Je m’arrêtai. Son expression s’était figée en une grimace de stupeur.

— Sylvie Simonis possédée ? bredouilla-t-il. Qu’est-ce que vous racontez ?

Il y eut un instant de flottement. À l’évidence, il ne voyait pas de quoi je parlais. Je baissai d’un ton :

— J’ai trouvé des objets sataniques dans la maison aux horloges. Thomas Longhini, avant le meurtre, avait averti son entourage. Il parlait d’un diable qui menaçait Manon. Il parlait d’un danger réel.

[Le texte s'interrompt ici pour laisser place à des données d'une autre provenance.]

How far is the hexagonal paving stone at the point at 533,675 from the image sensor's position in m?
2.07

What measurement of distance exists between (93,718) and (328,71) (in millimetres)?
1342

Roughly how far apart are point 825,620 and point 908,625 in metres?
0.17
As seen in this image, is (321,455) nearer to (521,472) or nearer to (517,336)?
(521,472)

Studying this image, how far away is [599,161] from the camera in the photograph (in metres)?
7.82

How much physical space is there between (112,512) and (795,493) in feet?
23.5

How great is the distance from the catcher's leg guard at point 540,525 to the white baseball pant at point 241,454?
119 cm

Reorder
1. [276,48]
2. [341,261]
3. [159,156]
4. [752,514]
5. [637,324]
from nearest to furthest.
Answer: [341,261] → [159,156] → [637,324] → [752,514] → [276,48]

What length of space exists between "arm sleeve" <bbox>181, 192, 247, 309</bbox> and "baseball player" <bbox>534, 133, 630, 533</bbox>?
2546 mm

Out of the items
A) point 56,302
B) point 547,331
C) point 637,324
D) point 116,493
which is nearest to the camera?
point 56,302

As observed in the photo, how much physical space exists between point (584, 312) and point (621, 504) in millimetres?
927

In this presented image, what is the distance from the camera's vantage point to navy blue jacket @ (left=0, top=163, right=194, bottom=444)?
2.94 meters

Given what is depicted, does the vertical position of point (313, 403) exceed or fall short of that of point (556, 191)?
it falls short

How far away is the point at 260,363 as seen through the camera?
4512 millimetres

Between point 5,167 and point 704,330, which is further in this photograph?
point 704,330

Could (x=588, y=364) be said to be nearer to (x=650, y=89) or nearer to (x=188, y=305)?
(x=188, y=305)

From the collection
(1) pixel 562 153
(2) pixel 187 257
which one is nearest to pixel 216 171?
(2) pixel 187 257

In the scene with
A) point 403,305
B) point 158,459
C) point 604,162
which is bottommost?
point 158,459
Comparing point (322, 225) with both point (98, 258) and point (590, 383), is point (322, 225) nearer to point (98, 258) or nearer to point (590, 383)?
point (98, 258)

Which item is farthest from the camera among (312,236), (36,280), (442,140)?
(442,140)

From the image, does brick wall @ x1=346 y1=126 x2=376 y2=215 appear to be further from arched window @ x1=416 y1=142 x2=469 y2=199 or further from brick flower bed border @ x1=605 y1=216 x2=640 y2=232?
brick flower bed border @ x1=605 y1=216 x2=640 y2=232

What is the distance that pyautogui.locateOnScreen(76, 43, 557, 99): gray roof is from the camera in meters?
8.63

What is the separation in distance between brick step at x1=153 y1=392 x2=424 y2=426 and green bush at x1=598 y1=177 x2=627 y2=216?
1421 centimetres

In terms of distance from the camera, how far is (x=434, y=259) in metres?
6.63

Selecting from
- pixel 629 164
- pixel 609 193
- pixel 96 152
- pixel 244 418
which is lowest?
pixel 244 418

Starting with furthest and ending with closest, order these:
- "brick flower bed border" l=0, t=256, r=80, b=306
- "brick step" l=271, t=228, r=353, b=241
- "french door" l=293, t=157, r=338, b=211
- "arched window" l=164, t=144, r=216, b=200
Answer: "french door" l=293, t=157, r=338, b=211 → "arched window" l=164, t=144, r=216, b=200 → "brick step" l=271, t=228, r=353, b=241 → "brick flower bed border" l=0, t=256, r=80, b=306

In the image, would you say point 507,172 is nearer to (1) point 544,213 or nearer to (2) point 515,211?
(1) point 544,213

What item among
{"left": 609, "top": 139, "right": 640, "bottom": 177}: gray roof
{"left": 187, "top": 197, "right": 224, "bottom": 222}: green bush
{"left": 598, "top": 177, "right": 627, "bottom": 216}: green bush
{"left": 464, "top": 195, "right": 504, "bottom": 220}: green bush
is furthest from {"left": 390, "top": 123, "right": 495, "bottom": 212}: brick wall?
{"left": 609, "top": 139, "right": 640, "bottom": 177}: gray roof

Mais personne ne l’a écouté. (Je plantai mes yeux dans ses pupilles claires.) Il n’est pas venu vous voir, peut-être ?

— Pas lui, non...

Le prêtre se releva avec difficulté et s’assit sur le banc.

— Qui est venu ?

— Sylvie... Sylvie Simonis. Plusieurs fois.

— Dans son état ?

Le père Mariotte fit non de sa tête pantelante. Son expression trahissait la sincérité, et aussi la consternation :

— Sylvie n’a jamais été possédée.

— Qui d’autre ?

— Manon. C’est elle qui présentait des signes de possession.

Quoi ?

— Asseyez-vous, souffla-t-il. Je vais vous raconter.

Je m’écroulai sur le banc à mon tour. L’édifice que je venais de construire s’effondrait une nouvelle fois. Mariotte ouvrit un casier et en sortit une bouteille aux reflets mordorés. Il me la tendit :

— Vous avez l’air d’avoir du cran, mais ça ne vous fera pas de mal. Je refusai et allumai une Camel, en m’y reprenant à plusieurs fois.

Le prêtre s’enfila une gorgée.

— Allez-y. Je vous écoute.

— Sylvie est venue une première fois. En mai 1988. Selon elle, sa fille était possédée.

— Quels étaient les signes de l’emprise ?

— Manon organisait des cérémonies, des sacrifices.

— Donnez-moi des exemples.

— À côté de leur première maison, il y avait une ferme. Les paysans s’étaient plaints. Manon volait des bagues à sa mère. Elle les enfilait sur le cou des poussins. Les bestioles crevaient au bout de quelques jours, étouffés par leur propre croissance.

— Les enfants ont des tendances cruelles. Ça ne fait pas d’eux des possédés.

— Elle avait aussi mutilé sa tortue. Les pattes d’abord, puis la tête. Elle l’avait sacrifiée au centre d’un pentagramme.

— Qui lui avait montré ce signe ?

— Sylvie pensait que c’était son père, avant de mourir.

— Il était impliqué dans le satanisme ?

— Non. Mais il était à la dérive. Selon Sylvie, il voulait corrompre sa fille, par pure perversité.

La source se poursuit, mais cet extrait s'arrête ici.